Hoping to halt plans for a CVS pharmacy occupying one corner of Bridgehampton’s main intersection, the Bridgehampton Citizens Advisory Committee last week asked the Southampton Town Board to enact a moratorium on any new development along the street until new traffic and parking studies can be completed.
The most recent traffic study of the hamlet’s main thoroughfares was conducted in 2008, members noted, and “the town has changed mightily since 2008,” CAC co-chair Nancy Walter-Yvertes said.
The committee has voiced strong opposition since word of the CVS having its eye on the northwest corner of the intersection where Montauk Highway, the Bridgehampton-Sag Harbor Turnpike, Lumber Lane and Ocean Road come together.
Developers received approval for an approximately 9,000-square-foot building to be built on the property, and CVS recently revealed that it has a lease agreement for the building.
The CAC, empaneled by the Town Board to offer suggestions on local policy related to the hamlet, took a rare step in passing a resolution calling on the Town Board to take official action, particularly the request of something so drastic as a building moratorium. But committee members agreed that stopping the giant pharmacy chain from settling on its busiest—and most historic—intersection is a top priority.

**SUPPLIED DATA:**
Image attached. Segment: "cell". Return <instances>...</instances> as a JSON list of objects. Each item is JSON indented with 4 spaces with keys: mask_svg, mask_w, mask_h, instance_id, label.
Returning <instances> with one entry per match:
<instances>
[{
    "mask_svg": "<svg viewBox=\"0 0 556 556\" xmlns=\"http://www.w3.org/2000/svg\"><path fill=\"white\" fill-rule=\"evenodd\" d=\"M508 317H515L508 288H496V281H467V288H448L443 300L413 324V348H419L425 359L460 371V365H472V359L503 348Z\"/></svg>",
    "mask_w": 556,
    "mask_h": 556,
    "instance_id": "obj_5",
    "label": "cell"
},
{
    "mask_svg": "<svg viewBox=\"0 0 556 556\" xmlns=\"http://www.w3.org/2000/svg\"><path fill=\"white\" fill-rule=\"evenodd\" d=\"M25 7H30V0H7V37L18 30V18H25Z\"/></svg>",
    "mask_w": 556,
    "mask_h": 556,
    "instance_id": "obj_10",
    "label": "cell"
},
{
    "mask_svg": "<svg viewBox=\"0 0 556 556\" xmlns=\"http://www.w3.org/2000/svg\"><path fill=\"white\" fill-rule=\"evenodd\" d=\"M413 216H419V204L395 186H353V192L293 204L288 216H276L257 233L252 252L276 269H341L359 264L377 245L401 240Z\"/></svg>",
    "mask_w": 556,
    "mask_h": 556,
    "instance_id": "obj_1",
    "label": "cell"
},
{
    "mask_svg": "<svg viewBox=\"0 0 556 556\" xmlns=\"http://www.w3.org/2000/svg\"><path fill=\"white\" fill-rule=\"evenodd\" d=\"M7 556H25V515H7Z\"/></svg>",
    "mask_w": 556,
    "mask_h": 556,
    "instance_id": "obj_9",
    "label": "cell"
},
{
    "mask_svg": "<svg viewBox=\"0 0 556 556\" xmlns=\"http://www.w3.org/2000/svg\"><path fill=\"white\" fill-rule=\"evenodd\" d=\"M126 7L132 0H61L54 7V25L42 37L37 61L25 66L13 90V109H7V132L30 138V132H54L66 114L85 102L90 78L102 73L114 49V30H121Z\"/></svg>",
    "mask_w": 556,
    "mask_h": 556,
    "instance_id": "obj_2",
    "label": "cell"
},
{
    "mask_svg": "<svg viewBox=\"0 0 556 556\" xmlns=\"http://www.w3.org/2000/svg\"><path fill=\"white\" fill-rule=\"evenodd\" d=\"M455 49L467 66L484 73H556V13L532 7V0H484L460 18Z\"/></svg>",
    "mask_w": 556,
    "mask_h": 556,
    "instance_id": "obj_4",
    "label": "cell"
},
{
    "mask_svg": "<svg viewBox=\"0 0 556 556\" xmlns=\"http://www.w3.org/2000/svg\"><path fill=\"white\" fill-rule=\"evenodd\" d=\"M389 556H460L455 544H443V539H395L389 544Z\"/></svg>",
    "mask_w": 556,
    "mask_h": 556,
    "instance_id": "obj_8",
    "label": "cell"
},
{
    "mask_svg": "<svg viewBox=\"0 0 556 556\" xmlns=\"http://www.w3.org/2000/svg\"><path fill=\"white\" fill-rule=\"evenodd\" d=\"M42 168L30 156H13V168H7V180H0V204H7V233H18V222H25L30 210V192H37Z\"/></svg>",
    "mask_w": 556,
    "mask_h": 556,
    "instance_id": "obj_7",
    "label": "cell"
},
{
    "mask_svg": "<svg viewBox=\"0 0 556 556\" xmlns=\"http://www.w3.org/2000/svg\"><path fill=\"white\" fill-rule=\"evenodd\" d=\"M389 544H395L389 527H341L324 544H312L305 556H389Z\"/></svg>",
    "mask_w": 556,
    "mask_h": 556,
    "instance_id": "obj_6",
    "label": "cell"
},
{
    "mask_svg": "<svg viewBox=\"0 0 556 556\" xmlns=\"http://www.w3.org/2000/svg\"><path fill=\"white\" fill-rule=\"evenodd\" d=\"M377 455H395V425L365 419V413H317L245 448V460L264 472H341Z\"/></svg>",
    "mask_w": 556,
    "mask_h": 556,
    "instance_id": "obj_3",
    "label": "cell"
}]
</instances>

**TASK ITEM:** Rewrite the passage about the Bridgehampton pharmacy plan from "The CAC, empaneled" to "a top priority.", switching "pharmacy chain" to "drugstore chain".

**THE COMPLETED TASK:**
The CAC, empaneled by the Town Board to offer suggestions on local policy related to the hamlet, took a rare step in passing a resolution calling on the Town Board to take official action, particularly the request of something so drastic as a building moratorium. But committee members agreed that stopping the giant drugstore chain from settling on its busiest—and most historic—intersection is a top priority.